Bettina Arndt: I gather from what you say that you have told her about this. I think that is a pity as I am inclined to think it's better to live with the guilt than to burden your partner with this type of knowledge. But, assuming the damage has been done it may be best to seek counselling together to try to work through the issues and re-establish trust. I would advise you however, to carefully and lovingly try to explain to her the frustrations that led you astray. Commit yourself to seeking a way to work together to make sure this doesn't happen again.

freebird asks: One of the main reasons for moving away from sex is that it's become way too clinical these days. there's no fun left in it. no naughtiness. it's all about "correctness" and "timing" and it's just too darned boring! why don't u advocate some "adventure" - swinging, orgies, nudist camps, etc?

Bettina Arndt: There certainly are many people embracing the possibilities you suggest. I have many diarists writing for me who are enjoying swinging and other such adventures. This can work for some people - but not for everyone. If you read The Sex Diaries you will find there are also many couples who find ways of keeping sex alive and exciting even within a marriage or long term relationship.

baxter asks: As the male in the relationship where do you go when you have have felt rejected that you have lost interest and rely heavily on your wife to initiate most of the time?

Bettina Arndt: I think many women don't realise how dispiriting the experience of being constantly rejected can be for a male. I have many men writing for me in my new project who have lost interest in sex as a result of years of grovelling for sexual favours. There is one man who very eloquently talks about this type of experience in The Sex Diaries, perhaps you would like to show this to your wife so that she can understand how you feel.

mesh asks: My wife 53yo claims lack of hormones causes her lack of interest and no rational discussion can take place as she just blames the hormones and that is final?

Bettina Arndt: With older women, the hormonal changes that occur can cause a further decrease in sexual desire, adding to the problems that many women experience due to their fragile distractible libidos. So hormones are an issue but women in this situation may find a drug like Livial is of benefit to them. However, it sounds as if your wife is determined to shut up shop. Women can often come up with a long list of reasons why they don't feel like having sex, hormones included but I wonder how they can expect their partners to remain committed to a monogamous relationship if they absolutely refuse to maintain a sexual relationship.

toey asks: My wife and I have sex once a week, but only when she determines it. Her theory is that I am always willing. No matter how many times we have discussed the issue, she will not ever let me instigate sex or let me seduce her. Suggestions please?

--- SUPPLIED DATA ---
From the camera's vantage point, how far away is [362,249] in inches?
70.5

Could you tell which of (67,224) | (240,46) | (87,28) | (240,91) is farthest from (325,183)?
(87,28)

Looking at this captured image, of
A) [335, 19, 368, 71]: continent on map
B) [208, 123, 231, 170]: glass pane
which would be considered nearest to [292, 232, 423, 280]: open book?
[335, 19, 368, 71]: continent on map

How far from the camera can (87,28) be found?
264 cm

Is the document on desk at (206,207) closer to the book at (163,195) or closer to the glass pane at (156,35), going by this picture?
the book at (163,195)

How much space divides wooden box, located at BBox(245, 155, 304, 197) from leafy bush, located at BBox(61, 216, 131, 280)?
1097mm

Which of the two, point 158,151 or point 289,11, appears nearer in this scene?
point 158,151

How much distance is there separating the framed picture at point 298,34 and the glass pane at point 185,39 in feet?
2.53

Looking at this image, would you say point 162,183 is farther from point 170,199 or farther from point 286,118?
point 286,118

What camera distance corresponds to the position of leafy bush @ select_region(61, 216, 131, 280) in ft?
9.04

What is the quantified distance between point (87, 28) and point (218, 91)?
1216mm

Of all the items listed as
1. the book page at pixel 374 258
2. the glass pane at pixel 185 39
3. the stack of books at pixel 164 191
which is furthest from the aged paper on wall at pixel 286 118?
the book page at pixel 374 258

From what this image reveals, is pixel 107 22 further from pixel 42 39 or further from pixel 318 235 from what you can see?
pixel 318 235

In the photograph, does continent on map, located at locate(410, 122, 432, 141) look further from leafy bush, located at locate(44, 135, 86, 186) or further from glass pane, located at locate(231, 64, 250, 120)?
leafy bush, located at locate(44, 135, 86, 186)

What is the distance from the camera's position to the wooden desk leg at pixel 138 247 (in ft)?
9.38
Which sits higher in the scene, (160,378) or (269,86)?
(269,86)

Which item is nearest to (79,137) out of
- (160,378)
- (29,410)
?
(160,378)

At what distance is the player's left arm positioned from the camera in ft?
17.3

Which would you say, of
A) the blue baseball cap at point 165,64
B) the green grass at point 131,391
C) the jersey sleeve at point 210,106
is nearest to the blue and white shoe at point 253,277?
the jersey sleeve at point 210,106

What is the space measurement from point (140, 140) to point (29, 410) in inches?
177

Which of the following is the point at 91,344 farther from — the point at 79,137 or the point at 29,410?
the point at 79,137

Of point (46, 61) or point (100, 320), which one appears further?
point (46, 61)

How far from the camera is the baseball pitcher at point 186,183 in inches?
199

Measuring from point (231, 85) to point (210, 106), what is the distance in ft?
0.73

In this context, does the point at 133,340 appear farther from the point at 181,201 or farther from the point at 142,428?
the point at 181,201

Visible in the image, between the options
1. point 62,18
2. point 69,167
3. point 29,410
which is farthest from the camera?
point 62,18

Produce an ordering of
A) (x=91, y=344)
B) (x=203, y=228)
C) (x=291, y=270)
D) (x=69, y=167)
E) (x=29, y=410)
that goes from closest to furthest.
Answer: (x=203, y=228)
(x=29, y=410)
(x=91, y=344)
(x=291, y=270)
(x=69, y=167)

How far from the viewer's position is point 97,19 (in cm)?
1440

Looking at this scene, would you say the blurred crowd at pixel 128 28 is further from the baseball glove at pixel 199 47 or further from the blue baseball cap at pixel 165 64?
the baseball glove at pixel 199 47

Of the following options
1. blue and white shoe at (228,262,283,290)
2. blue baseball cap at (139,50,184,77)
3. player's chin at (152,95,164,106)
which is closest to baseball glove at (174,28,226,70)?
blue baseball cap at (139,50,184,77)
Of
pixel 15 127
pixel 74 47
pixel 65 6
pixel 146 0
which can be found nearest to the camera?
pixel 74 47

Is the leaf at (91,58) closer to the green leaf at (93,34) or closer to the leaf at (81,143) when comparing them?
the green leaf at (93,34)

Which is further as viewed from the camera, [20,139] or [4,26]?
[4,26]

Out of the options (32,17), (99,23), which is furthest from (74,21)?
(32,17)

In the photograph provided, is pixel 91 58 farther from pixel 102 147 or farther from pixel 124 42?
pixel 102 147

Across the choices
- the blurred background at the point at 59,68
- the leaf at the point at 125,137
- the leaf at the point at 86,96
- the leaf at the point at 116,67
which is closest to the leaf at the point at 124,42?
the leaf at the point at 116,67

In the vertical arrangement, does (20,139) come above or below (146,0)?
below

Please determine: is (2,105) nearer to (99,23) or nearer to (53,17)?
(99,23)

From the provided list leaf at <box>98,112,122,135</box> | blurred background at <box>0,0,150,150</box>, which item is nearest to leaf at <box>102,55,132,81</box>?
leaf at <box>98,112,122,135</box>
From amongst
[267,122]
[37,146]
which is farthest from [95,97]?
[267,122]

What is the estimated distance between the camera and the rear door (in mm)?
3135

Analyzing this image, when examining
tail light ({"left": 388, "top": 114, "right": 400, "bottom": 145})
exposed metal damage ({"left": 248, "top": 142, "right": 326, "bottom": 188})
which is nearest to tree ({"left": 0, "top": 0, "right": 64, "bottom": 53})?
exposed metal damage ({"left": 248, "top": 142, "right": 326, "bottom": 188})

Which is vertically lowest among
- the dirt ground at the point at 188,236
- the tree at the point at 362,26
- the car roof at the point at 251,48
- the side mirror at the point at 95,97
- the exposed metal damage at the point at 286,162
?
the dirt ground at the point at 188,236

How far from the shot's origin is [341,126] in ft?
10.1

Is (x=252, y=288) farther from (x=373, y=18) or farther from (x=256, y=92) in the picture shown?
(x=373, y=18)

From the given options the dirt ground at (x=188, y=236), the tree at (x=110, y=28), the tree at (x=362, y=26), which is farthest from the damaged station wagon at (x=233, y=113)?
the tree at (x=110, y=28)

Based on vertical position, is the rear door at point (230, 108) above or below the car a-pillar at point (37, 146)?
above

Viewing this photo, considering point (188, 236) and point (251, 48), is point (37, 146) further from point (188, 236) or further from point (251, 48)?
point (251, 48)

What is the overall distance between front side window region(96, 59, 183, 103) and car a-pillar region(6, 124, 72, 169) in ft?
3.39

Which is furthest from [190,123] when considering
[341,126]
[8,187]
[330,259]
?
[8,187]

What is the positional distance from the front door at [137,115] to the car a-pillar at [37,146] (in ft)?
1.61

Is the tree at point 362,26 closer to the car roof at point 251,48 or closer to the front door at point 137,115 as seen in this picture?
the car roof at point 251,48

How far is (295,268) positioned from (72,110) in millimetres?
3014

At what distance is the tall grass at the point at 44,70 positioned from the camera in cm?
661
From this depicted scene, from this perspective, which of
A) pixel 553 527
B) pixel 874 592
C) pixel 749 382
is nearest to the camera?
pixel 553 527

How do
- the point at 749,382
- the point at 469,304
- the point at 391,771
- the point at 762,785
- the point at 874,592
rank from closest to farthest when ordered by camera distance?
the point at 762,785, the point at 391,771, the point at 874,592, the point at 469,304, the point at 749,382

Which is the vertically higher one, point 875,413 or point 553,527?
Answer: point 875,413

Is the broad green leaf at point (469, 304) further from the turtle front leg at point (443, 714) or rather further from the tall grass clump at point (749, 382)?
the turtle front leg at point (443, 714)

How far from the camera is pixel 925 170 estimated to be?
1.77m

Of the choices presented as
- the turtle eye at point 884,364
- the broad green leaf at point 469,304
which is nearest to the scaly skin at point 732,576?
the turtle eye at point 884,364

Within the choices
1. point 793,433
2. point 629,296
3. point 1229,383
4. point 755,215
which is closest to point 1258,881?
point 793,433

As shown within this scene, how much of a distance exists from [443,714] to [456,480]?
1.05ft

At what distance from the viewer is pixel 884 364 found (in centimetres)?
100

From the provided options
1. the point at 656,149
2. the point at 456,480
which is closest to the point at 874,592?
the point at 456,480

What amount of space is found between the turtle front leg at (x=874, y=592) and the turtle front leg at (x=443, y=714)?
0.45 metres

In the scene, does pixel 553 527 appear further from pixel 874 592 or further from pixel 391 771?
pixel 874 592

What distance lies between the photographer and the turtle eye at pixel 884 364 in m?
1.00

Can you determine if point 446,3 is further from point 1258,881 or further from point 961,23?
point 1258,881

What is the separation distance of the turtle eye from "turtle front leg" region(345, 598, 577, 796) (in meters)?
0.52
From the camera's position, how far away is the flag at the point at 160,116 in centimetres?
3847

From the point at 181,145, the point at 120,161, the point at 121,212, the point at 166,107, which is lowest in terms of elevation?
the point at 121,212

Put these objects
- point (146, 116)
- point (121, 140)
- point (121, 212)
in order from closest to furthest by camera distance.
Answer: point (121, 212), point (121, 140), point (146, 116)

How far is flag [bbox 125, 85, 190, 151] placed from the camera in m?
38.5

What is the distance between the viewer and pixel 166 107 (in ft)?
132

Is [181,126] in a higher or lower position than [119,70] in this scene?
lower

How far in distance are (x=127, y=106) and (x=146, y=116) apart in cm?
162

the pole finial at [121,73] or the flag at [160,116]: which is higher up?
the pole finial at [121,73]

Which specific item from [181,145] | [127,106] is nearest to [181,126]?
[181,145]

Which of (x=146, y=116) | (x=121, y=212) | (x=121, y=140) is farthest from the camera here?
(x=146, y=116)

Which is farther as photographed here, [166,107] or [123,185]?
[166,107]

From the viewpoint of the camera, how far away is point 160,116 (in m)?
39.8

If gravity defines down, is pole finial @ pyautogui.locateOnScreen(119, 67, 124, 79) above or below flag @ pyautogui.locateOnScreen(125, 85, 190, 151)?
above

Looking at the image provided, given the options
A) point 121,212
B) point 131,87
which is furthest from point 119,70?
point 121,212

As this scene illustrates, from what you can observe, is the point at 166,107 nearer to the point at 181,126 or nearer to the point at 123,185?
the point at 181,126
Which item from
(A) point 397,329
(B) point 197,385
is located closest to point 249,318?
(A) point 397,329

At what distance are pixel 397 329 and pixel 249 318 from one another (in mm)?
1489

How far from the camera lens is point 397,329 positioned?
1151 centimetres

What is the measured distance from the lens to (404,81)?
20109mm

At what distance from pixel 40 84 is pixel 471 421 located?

--- TASK GOAL ---
Reproduce the stretch of the excerpt that opens with "mesh asks: My" and closes with "a sexual relationship.", changing "shut up shop" to "close the door".

--- ANSWER FOR THIS EXERCISE ---
mesh asks: My wife 53yo claims lack of hormones causes her lack of interest and no rational discussion can take place as she just blames the hormones and that is final?

Bettina Arndt: With older women, the hormonal changes that occur can cause a further decrease in sexual desire, adding to the problems that many women experience due to their fragile distractible libidos. So hormones are an issue but women in this situation may find a drug like Livial is of benefit to them. However, it sounds as if your wife is determined to close the door. Women can often come up with a long list of reasons why they don't feel like having sex, hormones included but I wonder how they can expect their partners to remain committed to a monogamous relationship if they absolutely refuse to maintain a sexual relationship.